We hope to inspire other companies to do something similar. It could be something that makes sense for their businesses. Doing good is not a silver bullet. You’ve got to have a competitive product. But it is a foundation and it doesn’t have to cost an arm and a leg either.
SM: What advice would you give to brands that are sitting on the sidelines?
MK: The danger if you do that is you will be left behind. You will become irrelevant and less profitable. Because the flip side of all this sustainability is waste and waste is money. If you’re overdoing something, you’re burning cash. At least waste less because every time you waste less, your impact shrinks. So shrink your footprint by being more greedy.
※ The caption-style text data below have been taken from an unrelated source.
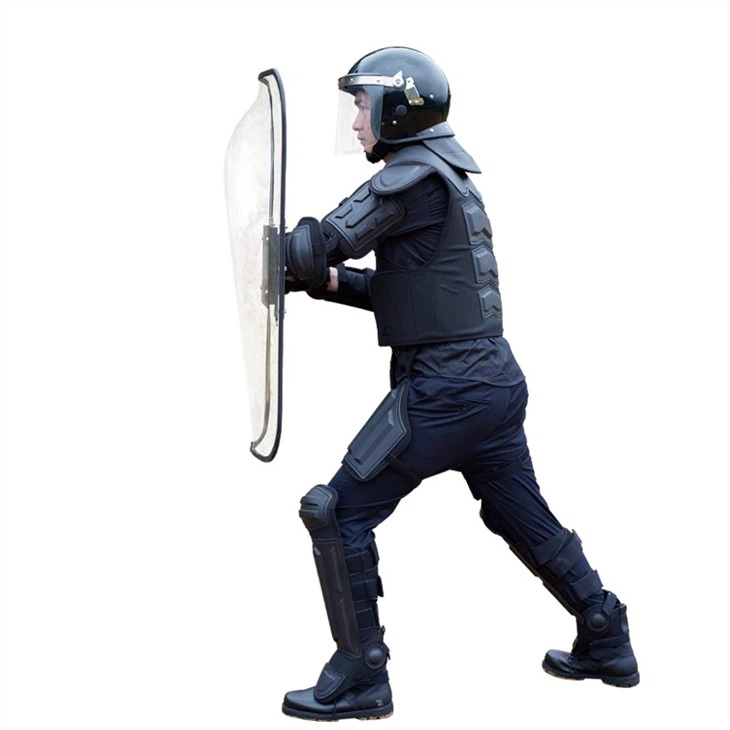 Police Anti Suit Riot For Full Body Armor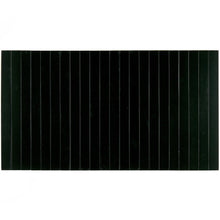 Load image into Gallery viewer, ARMREST XL FLEXIBLE SOFA TRAY BLACK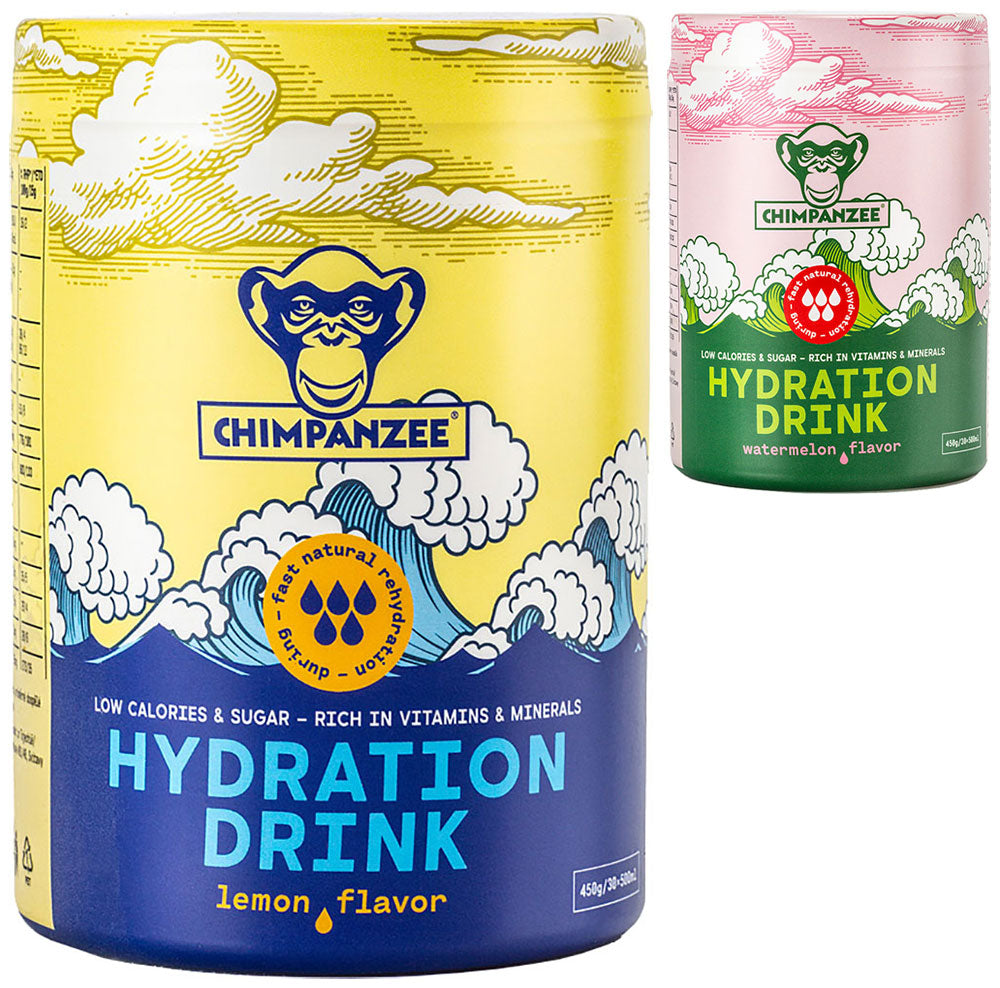 Schimpansen-Hydratationsgetränk 450 g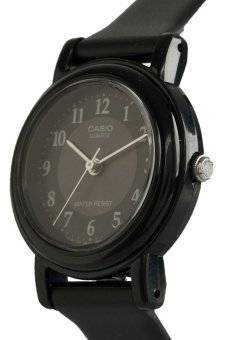 Casio Ladies Watch LQ-139AMV-1B3LDF (Black) June 2018 - 2 Casio Ladies Watch LQ-139AMV-1B3LDF (Black) - 2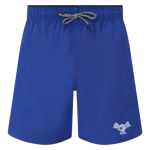 von-dutch-eyeball-royal-blue-spandex-shorts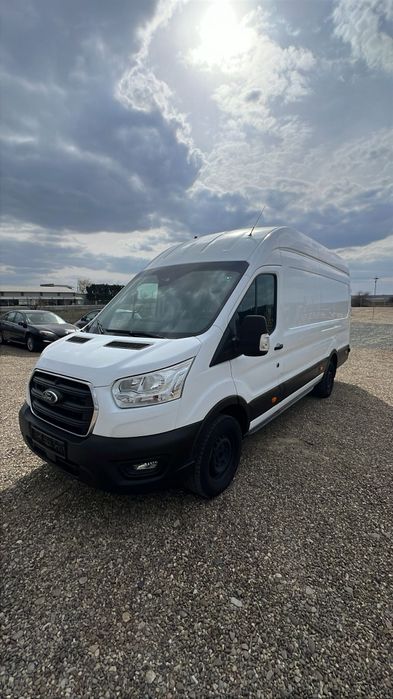 Ford transit! OFERTĂ!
Consumers also want quality. But if a company’s the same level of performance, what’s the value add of making the world a little bit better? That solution will make you more relevant to your customers.
SM: And what are your ambitions for Greenbar Distillery?
MK: To become a national brand. To help change the conversation. To put a smile on our customers’ faces because they like what we make and what we do.
We’ll start with our canned cocktails. We are launching through Whole Foods nationwide. We are looking to find a balance between places where you would drink a cocktail and places where you could buy cans and bottles. We’re on a fast growth trajectory and we’re hoping to become a cool medium-sized company over the next four or five years.
SM: Are you shifting your balance between ecommerce and retail?
MK: e-comm is tricky for us. We don’t have the ability to sell to the public. Even if we went to e-comm, the number of middlemen would increase because then we would sell to wholesalers who sell to retailers. We worked with an e-comm overlay, which takes its share of the margins. It wouldn’t mean that we would get a wider distribution, more sales or more profits.
Our focus is on expanding our presence in the retail space with canned cocktails. We tried to teach consumers how to make easy drinks. People don’t want to go through all the hassle. So we shifted to canned cocktails as a solution to bring the level of quality we were making possible at restaurants and bars to the public wherever they are. Many national restaurant groups and hotel groups are finding our products to be compelling. Not only do we give them the perfect cocktail to serve, but the perfect message to deliver with a cocktail.
Simon Mainwaring: Do you think this will be the new normal?
Melkon Khosrovian: I think the voice of this generation is reverberating with all generations. If you’re not with us, you’re against us. If you’re not part of the solution, you’re not visible. You don’t exist. You’re going to be losing ground to all the other brands that are attempting to do well by doing.